▸ **Job 1**
Recast the rows from the line with "Is point (979, 554)" up to and including the last row as a two-column CSV with the columns "text" and "answer". Give one line per row, put each field in quotes with its line breaks turned into spaces, and leave out the pictures.

▸ **Excerpt**
------------------------

Today, there are vast inequities when it comes to both who is conducting science and who benefits from its investments. The Joseph R. Biden Jr. administration has pledged to center racial equity and science across its administration and has taken some bold early steps. But we have an uphill climb. The new administration will be tasked not only with cleaning up the wreckage from four years of disdain for science and harm to already marginalized populations, but it also must address the longstanding inequities that existed long before President Donald J. Trump walked through the White House doors. Completing such monumental tasks will require more than the usual policy tools. We must rethink processes, structures, and personnel to even make a dent in the inequities we know exist across government and scientific and academic communities. Below is the federal scientific landscape the Biden administration has inherited and how new federal leadership can re-envision science as a public good that truly benefits everyone.
Building Back: Repairing Trump’s Damage to Science and People
The Trump administration sidelined, suppressed, and dismantled science across the government at an unprecedented rate. My organization, the Union of Concerned Scientists (UCS), documented 200 attacks on science under Trump, a number that dwarfs those of any president in the past seven decades. Each of these attacks represents real damage that will take time to repair. The Biden team is essentially starting the race several meters back from the starting line and will need to pick up the pieces before they can make progress toward their own agenda.
Some things will be quick fixes. The Biden administration has already begun revoking executive orders, reissuing agency guidance, and putting scientists back in the public light. But other elements will take longer to rebuild. The Trump administration wreaked havoc on the rulemaking system, jamming through rules that, if left in place, could hinder federal science agencies’ abilities to meet their missions for years to come. The courts have played a significant role in knocking down many of the most ill-advised and least defensible Trump actions, but others have survived the courts intact. The Biden administration will need to start the long rulemaking process again with all the work required to propose rules, collect and consider public feedback, and follow the necessary steps to enacting new agency rules robust enough to survive any legal challenges.

------------------------

▸ **Excerpted data**
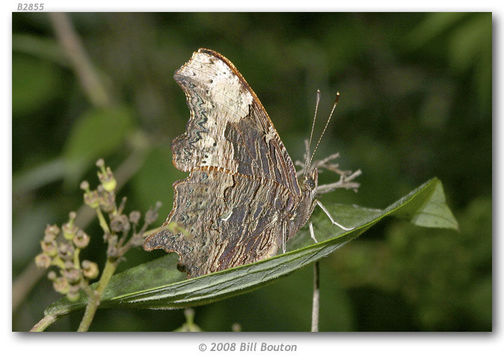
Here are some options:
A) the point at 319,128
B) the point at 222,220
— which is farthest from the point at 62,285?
the point at 319,128

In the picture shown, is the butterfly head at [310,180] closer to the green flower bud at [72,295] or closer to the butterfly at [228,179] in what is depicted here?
the butterfly at [228,179]

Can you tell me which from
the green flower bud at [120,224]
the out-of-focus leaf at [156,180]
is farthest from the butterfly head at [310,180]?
the out-of-focus leaf at [156,180]

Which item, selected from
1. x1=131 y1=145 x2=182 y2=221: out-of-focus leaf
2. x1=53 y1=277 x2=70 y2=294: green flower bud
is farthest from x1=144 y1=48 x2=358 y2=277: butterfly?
x1=131 y1=145 x2=182 y2=221: out-of-focus leaf

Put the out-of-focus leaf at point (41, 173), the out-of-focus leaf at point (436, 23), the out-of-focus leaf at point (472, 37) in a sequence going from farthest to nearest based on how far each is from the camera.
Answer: the out-of-focus leaf at point (41, 173) → the out-of-focus leaf at point (472, 37) → the out-of-focus leaf at point (436, 23)

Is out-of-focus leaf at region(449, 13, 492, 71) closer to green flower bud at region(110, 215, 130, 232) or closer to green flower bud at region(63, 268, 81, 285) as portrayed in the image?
green flower bud at region(110, 215, 130, 232)

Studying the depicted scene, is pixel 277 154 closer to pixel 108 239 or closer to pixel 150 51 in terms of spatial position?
pixel 108 239
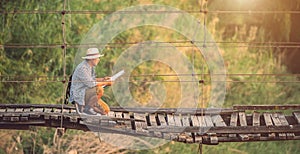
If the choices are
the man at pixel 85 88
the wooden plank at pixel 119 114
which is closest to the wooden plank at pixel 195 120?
the wooden plank at pixel 119 114

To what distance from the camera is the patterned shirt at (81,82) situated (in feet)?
17.6

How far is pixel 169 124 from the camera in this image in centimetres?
520

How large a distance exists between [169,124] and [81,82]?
698 mm

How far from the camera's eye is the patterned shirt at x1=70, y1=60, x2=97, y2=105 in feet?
17.6

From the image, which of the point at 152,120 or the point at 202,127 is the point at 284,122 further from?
the point at 152,120

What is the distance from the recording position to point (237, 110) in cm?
544

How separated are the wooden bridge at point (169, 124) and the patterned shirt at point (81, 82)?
0.09m

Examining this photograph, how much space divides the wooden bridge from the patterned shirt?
9cm

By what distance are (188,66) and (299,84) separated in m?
1.43

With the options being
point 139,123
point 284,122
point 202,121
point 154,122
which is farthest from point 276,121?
point 139,123

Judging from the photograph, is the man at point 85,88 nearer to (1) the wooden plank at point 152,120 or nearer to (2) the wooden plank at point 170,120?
(1) the wooden plank at point 152,120

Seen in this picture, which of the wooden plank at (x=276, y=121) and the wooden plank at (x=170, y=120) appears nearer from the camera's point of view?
the wooden plank at (x=276, y=121)

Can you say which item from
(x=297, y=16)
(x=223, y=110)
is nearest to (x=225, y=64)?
(x=297, y=16)

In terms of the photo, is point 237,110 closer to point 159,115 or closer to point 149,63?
point 159,115
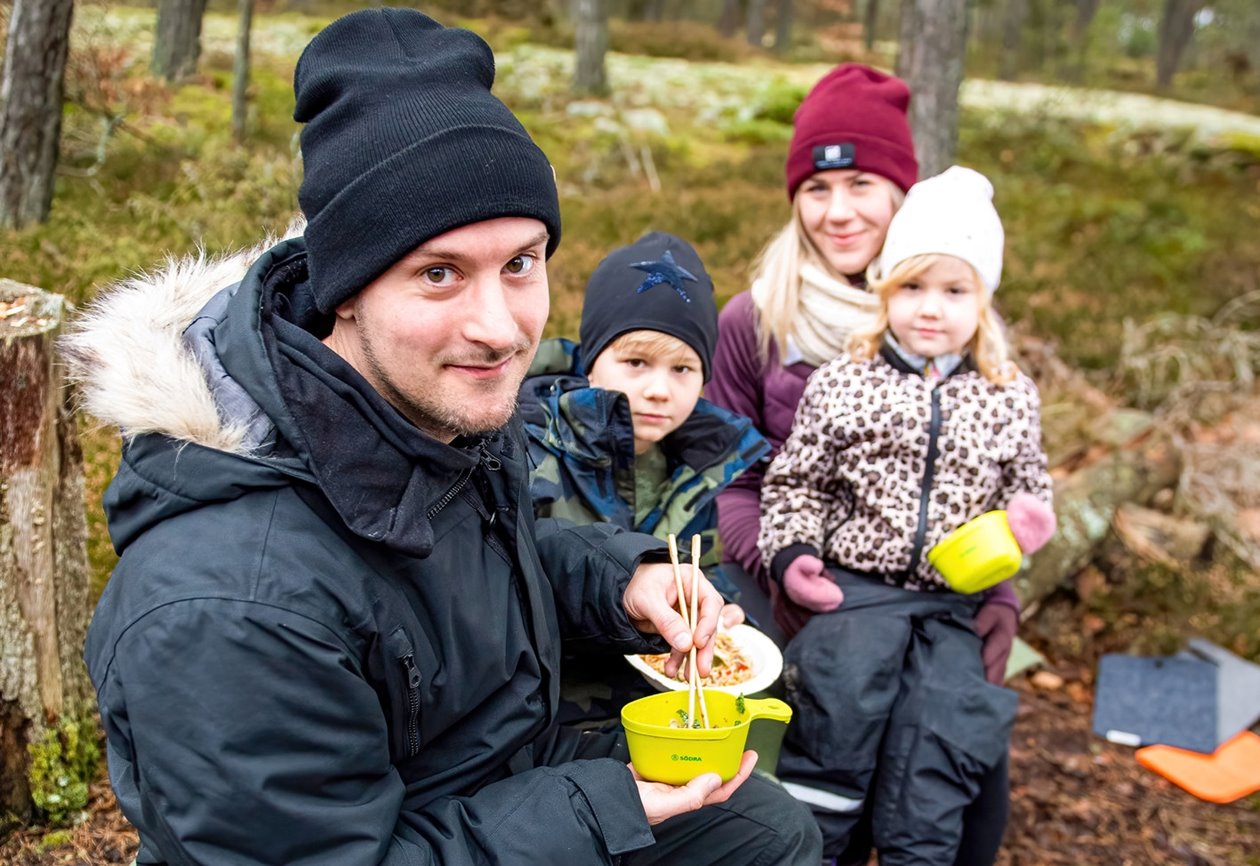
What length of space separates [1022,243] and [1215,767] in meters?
6.63

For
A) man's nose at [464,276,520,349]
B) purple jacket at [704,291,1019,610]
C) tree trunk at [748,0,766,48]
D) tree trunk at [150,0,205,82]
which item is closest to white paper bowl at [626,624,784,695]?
purple jacket at [704,291,1019,610]

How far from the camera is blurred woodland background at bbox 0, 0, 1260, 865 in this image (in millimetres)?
4137

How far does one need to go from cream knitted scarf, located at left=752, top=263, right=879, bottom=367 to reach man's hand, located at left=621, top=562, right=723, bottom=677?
1443mm

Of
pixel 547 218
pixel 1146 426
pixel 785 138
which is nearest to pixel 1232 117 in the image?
pixel 785 138

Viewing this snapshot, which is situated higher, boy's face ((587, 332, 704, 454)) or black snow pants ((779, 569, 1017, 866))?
boy's face ((587, 332, 704, 454))

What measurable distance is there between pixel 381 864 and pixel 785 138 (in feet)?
41.4

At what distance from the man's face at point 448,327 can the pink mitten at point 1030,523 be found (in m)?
1.82

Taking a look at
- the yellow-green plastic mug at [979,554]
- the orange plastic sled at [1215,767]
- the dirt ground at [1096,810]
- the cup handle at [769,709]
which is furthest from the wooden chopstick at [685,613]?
the orange plastic sled at [1215,767]

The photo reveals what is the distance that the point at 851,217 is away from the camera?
12.4ft

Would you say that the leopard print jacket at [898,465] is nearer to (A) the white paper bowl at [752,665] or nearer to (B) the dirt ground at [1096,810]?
(A) the white paper bowl at [752,665]

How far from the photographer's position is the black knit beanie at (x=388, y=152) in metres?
1.83

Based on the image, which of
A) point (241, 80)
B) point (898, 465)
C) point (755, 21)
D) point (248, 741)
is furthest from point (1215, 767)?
point (755, 21)

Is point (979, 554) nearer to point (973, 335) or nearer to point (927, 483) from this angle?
point (927, 483)

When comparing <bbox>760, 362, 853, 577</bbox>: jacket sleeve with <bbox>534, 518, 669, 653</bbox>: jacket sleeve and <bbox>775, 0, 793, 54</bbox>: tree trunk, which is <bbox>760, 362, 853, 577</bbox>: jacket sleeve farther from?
<bbox>775, 0, 793, 54</bbox>: tree trunk
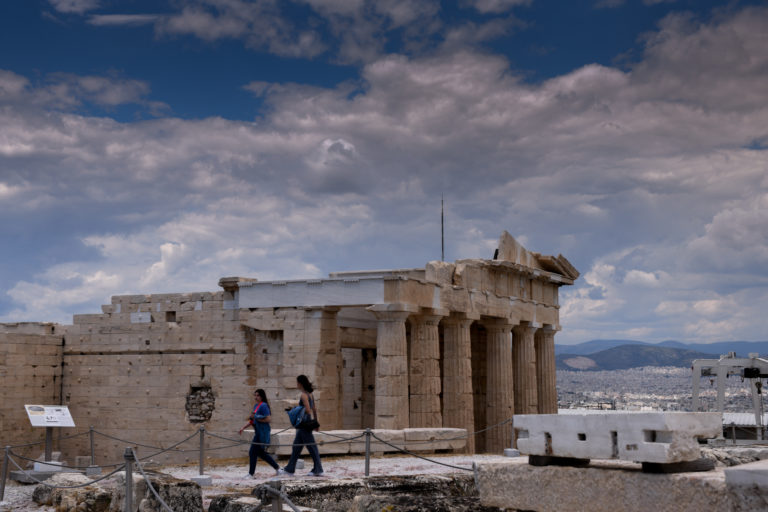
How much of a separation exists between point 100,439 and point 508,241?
14.3 metres

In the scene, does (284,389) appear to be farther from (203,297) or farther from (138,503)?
(138,503)

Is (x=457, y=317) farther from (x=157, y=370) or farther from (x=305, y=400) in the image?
(x=305, y=400)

------------------------

▸ **Job 2**
Rewrite the passage on federal science from "Building Back: Repairing" up to and including "their own agenda.", replacing "unprecedented" with "extraordinary".

▸ **Full response 1**
text,answer
"Is point (979, 554) nearer to point (973, 335) or nearer to point (927, 483) from this angle?","point (927, 483)"
"When comparing <bbox>760, 362, 853, 577</bbox>: jacket sleeve with <bbox>534, 518, 669, 653</bbox>: jacket sleeve and <bbox>775, 0, 793, 54</bbox>: tree trunk, which is <bbox>760, 362, 853, 577</bbox>: jacket sleeve farther from?","<bbox>775, 0, 793, 54</bbox>: tree trunk"
"How much of a separation exists between point 100,439 and point 508,241?","14.3 metres"
"In the scene, does (284,389) appear to be farther from (203,297) or farther from (138,503)?","(138,503)"
"Is (x=457, y=317) farther from (x=157, y=370) or farther from (x=305, y=400) in the image?","(x=305, y=400)"

▸ **Full response 2**
Building Back: Repairing Trump’s Damage to Science and People
The Trump administration sidelined, suppressed, and dismantled science across the government at an extraordinary rate. My organization, the Union of Concerned Scientists (UCS), documented 200 attacks on science under Trump, a number that dwarfs those of any president in the past seven decades. Each of these attacks represents real damage that will take time to repair. The Biden team is essentially starting the race several meters back from the starting line and will need to pick up the pieces before they can make progress toward their own agenda.